WHAT THE TASK ASKS
Output, word for word, every line from the line with "Out of point" through the final line of the data below.

[Data entries]
+++

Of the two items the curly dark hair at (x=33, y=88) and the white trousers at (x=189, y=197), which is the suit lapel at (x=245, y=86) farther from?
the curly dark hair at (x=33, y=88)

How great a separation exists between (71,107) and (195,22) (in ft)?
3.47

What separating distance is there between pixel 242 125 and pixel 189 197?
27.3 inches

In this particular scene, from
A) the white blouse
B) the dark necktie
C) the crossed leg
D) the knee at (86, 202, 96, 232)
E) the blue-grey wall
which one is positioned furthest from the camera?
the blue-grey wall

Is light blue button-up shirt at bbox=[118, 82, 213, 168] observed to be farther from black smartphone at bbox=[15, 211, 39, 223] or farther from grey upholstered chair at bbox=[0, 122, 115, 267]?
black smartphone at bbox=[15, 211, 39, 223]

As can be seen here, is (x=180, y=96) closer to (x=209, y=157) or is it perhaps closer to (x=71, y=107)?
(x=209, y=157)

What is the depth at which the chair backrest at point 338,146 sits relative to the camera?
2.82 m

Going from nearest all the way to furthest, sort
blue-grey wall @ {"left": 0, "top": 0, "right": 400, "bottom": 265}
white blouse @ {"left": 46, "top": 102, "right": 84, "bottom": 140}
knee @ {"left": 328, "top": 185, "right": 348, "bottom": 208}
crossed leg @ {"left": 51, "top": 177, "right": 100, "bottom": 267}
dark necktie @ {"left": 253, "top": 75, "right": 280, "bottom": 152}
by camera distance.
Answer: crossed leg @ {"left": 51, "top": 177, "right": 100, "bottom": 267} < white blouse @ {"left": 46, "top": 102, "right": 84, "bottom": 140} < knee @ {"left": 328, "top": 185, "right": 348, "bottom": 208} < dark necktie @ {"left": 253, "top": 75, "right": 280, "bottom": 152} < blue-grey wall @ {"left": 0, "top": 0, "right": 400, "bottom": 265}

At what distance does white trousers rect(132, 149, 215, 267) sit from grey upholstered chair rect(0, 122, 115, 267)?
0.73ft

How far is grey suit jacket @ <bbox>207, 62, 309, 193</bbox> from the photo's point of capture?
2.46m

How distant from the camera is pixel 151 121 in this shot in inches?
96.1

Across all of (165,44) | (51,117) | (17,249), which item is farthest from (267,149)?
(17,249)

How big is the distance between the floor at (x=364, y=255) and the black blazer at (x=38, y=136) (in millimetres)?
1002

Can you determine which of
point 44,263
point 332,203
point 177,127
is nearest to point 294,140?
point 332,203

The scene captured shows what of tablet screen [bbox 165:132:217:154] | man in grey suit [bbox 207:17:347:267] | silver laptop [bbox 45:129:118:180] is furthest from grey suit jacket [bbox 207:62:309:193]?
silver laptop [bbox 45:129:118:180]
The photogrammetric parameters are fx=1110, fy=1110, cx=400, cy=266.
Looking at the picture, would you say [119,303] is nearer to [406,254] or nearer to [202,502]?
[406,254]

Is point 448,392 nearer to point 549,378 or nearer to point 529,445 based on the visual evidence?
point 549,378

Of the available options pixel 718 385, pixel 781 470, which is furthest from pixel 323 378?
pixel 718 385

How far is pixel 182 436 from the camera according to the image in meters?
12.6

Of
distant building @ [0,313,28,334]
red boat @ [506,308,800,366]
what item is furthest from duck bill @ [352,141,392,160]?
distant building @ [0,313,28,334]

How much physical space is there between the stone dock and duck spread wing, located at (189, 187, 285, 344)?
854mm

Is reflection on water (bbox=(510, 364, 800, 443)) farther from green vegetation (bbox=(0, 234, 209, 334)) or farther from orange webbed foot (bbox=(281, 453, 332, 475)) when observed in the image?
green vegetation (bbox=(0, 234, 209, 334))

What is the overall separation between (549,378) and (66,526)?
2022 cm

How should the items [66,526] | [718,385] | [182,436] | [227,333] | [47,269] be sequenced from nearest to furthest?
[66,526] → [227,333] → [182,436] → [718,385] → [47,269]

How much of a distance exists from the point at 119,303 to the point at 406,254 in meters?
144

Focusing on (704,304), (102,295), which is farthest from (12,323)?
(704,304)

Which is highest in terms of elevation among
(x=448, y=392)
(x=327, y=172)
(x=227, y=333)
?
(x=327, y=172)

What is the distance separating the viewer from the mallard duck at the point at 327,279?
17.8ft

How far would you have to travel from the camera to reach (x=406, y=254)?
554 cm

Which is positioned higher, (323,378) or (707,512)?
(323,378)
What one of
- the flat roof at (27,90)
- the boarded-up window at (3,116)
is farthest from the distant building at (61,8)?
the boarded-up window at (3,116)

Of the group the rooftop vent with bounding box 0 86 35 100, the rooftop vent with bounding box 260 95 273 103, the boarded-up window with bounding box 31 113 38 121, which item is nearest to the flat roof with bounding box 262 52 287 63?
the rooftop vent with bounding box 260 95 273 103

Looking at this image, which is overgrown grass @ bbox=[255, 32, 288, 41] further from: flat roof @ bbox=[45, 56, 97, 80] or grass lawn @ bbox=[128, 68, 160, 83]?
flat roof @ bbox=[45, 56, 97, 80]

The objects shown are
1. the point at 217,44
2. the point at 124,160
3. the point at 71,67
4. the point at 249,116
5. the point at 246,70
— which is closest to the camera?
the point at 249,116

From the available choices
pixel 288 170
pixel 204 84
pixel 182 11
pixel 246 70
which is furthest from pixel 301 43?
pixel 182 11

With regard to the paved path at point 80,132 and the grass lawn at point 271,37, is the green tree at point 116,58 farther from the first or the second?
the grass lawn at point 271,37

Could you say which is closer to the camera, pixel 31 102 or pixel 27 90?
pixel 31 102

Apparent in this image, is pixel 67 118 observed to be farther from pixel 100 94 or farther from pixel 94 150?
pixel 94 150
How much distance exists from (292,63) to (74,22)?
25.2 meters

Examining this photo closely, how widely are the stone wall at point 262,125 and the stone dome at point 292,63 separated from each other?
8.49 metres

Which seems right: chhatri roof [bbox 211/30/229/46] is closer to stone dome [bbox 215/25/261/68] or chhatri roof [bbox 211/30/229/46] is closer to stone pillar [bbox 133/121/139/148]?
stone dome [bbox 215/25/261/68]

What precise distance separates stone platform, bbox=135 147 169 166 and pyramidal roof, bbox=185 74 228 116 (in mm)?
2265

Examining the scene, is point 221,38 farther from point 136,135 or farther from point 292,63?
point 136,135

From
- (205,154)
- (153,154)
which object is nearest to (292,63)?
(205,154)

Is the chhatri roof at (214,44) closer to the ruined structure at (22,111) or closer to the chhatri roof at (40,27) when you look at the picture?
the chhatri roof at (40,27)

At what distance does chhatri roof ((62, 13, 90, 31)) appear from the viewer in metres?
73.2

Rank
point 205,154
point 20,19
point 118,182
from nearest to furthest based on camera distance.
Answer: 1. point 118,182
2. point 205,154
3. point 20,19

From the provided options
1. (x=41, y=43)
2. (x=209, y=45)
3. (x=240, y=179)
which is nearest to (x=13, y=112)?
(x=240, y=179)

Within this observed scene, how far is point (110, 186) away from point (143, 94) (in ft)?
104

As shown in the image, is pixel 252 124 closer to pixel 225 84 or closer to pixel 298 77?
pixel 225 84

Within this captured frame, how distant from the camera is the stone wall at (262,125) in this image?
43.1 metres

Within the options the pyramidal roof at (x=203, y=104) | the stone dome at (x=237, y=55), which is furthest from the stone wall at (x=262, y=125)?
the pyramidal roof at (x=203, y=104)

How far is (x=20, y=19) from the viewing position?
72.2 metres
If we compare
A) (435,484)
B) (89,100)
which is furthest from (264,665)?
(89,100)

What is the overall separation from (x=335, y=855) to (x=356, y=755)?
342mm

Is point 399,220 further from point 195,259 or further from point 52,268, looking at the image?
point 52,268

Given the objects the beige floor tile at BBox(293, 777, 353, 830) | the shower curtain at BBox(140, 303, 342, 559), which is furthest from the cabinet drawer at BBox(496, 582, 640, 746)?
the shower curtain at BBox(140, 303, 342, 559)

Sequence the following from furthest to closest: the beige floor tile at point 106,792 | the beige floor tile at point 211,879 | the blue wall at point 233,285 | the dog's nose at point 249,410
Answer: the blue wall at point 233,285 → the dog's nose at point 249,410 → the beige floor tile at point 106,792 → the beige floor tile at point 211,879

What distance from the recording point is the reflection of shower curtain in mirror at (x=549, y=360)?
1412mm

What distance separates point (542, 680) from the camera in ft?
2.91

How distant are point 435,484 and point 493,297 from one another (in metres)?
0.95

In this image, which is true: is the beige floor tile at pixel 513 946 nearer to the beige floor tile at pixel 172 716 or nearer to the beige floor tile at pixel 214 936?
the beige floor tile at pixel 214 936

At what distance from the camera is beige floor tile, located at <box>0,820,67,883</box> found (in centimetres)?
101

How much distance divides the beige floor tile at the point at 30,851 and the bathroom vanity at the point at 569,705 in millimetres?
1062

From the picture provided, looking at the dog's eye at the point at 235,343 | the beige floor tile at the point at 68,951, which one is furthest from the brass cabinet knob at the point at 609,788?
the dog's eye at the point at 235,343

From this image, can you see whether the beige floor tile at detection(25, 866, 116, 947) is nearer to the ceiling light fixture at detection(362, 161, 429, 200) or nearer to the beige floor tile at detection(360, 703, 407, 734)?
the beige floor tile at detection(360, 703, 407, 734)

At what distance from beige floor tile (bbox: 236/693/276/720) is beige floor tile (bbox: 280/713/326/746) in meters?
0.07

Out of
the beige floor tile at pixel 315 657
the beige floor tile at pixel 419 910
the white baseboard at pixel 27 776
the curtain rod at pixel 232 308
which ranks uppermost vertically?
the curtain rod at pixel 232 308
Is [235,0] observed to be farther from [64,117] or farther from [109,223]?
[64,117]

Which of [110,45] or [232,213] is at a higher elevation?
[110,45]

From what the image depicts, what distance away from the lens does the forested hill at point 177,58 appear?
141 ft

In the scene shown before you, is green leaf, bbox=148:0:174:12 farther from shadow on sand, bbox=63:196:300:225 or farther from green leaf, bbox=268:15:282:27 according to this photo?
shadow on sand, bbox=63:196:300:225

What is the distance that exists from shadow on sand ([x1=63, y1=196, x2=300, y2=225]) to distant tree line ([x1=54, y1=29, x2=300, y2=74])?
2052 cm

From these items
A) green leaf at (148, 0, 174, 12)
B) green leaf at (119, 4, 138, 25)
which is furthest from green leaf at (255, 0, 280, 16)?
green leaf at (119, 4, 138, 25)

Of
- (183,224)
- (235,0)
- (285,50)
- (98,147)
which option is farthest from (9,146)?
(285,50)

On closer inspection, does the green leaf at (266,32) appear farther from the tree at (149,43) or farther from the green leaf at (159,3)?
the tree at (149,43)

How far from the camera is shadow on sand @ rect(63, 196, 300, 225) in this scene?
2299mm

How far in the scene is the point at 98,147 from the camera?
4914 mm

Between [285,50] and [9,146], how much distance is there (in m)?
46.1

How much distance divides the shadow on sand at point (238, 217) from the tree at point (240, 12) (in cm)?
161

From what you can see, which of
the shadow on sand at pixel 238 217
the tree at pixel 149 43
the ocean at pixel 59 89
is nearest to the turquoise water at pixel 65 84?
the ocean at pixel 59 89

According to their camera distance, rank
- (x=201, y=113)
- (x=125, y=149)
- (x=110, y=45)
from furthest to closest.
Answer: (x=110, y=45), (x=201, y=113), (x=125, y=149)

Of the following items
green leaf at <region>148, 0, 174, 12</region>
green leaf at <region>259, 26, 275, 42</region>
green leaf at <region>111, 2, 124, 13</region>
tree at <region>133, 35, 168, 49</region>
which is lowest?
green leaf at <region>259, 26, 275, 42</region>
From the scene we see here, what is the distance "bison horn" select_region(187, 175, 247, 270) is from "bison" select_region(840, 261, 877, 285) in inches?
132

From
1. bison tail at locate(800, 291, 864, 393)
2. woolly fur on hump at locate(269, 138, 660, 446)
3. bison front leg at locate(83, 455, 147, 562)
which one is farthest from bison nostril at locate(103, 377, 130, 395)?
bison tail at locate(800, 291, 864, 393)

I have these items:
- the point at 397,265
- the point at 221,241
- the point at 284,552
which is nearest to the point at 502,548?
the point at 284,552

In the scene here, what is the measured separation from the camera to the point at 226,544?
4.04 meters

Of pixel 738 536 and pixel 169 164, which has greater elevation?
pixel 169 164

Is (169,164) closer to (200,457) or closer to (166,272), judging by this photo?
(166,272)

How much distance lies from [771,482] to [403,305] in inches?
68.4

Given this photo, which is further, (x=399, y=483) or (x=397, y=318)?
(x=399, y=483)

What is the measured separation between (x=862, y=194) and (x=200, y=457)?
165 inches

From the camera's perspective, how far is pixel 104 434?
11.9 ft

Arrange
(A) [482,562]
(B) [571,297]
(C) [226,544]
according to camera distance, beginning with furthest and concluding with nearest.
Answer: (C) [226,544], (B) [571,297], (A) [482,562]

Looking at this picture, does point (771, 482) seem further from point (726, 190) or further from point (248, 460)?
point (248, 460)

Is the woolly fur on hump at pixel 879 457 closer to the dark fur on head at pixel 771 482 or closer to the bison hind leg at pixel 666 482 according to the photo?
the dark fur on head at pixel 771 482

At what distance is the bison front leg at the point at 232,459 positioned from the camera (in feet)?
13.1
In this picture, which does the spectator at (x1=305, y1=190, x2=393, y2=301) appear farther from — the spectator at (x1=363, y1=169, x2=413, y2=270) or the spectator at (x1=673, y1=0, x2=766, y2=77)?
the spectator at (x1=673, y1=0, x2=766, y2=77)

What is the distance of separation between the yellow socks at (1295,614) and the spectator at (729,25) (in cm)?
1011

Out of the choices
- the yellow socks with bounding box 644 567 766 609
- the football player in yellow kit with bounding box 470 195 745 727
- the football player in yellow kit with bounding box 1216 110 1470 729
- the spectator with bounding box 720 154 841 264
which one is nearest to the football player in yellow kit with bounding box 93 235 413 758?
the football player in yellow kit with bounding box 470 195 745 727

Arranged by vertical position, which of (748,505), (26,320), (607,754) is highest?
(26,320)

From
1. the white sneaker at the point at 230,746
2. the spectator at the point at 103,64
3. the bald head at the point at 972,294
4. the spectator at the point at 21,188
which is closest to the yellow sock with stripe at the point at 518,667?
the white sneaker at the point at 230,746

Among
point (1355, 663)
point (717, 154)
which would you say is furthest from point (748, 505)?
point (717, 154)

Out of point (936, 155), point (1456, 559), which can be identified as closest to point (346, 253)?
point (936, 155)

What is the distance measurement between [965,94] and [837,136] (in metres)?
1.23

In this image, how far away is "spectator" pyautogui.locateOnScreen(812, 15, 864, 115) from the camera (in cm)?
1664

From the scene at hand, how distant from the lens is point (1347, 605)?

+++

PROBLEM SOLUTION
Out of point (936, 155), point (1456, 559), which can be identified as closest to point (346, 253)?
point (936, 155)

What is the distance measurement between [965,94] and [837,136] (in metres)?
1.23

In this image, how far away is "spectator" pyautogui.locateOnScreen(812, 15, 864, 115) from the camera (in cm)?
1664

From the scene at hand, how distant from the lens is point (1347, 605)?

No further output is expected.